UnicodeDecodeError
builtins.UnicodeDecodeError
Stack trace
Traceback (most recent call last):
File "app.py", line 42, in <module>
documents = loader.load()
File "/usr/local/lib/python3.9/site-packages/langchain/document_loaders/text.py", line 58, in load
with open(self.file_path, encoding=self.encoding) as f:
File "/usr/local/lib/python3.9/codecs.py", line 322, in decode
(result, consumed) = self._buffer_decode(data, self.errors, final)
UnicodeDecodeError: 'utf-8' codec can't decode byte 0xff in position 0: invalid start byte Why it happens
DocumentLoader defaults to UTF-8 encoding when reading files. If the file is encoded in a different charset (e.g., Latin-1, Windows-1252, or binary formats), Python raises UnicodeDecodeError because it cannot decode bytes that don't conform to UTF-8.
Detection
Monitor logs for UnicodeDecodeError exceptions during document loading and add validation to detect file encoding before loading to prevent crashes.
Causes & fixes
File is encoded in a non-UTF-8 encoding but loader tries to decode as UTF-8
Specify the correct encoding explicitly when initializing the DocumentLoader, e.g., encoding='latin-1' or 'windows-1252'.

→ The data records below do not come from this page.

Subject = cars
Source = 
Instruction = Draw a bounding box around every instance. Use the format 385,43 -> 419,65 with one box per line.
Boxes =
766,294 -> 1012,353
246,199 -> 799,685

Trying to load a binary or non-text file as text
Ensure the DocumentLoader is used only with text files or use a binary-safe loader for non-text documents.
File contains BOM (Byte Order Mark) or special characters not handled by default encoding
Use encoding='utf-8-sig' to handle BOM or preprocess the file to remove BOM before loading.
Code: broken vs fixed
from langchain.document_loaders import TextLoader
loader = TextLoader("data/document.txt")
documents = loader.load() # Raises UnicodeDecodeError if encoding mismatches import os
from langchain.document_loaders import TextLoader
# Set environment variable for demonstration (replace with your actual key if needed)
os.environ["OPENAI_API_KEY"] = os.environ.get("OPENAI_API_KEY", "")
loader = TextLoader("data/document.txt", encoding="latin-1") # Fixed: specify correct encoding
documents = loader.load()
print(f"Loaded {len(documents)} documents successfully.") Workaround
Wrap the load call in try/except UnicodeDecodeError, then attempt to reload the file with a fallback encoding like 'latin-1' or 'utf-8-sig' to recover from encoding issues.
Prevention
Detect file encoding before loading using libraries like chardet or charset-normalizer and always specify encoding explicitly in DocumentLoader to avoid decode errors.